Cerca de cinco mil pessoas protestaram contra a realização da Copa do Mundo em 2014

TIAGO ROGERO, Agência Estado

30 de junho de 2013 | 18h56

Um pouco antes do início do jogo entre Brasil e Espanha, na final da Copa das Confederações, um grupo de manifestantes entrou em confronto com a polícia nos arredores do Maracanã. O protesto vinha ocorrendo de forma pacífica durante toda a tarde deste domingo, com a participação de cerca de cinco mil pessoas, até chegar ao bloqueio montado pela PM a cerca de 400 metros do estádio, quando começou o conflito.

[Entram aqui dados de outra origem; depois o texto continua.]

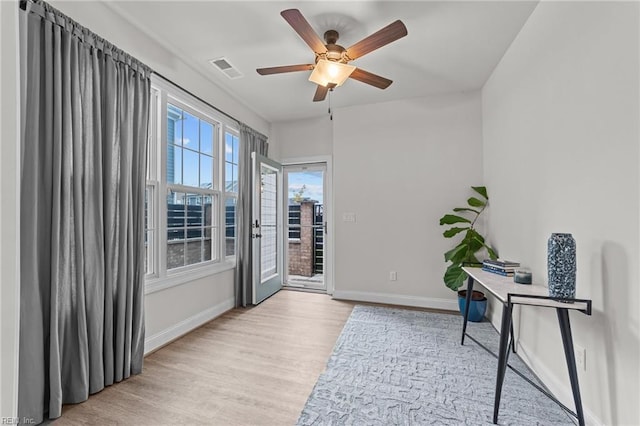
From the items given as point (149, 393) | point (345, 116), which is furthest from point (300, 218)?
point (149, 393)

Ao chegar ao local, no entroncamento da Rua São Francisco Xavier com a Avenida Maracanã, os manifestantes gritam palavras de ordem como "Não vai ter Copa", "A verdade é dura / a PM apoiando a ditadura" e "Cabral é ditador", em referência ao governador do Rio, Sérgio Cabral Filho (PMDB). Do outro lado, policiais do Batalhão de Choque usavam escudos, capacetes e cassetetes e os agentes da Força Nacional de Segurança, escudos e máscaras antigás.

Na tentativa de romper a barreira policial e poder chegar ao estádio, os manifestantes começaram a jogar pedras e fogos de artifício, provocando o confronto. Os PMs revidaram com bombas de efeito moral e de gás lacrimogêneo, dispersando o grupo que estava protestando no local. Foi acionado até mesmo o caveirão (carro blindado da PM) para ajudar a controlar a situação.

Nas redes sociais, o grupo Anonymous Rio pede aos moradores das redondezas que filmem a ação policial e liberem o sinal de Wi-Fi das suas casas, já que a rede 3G não estaria funcionando na região.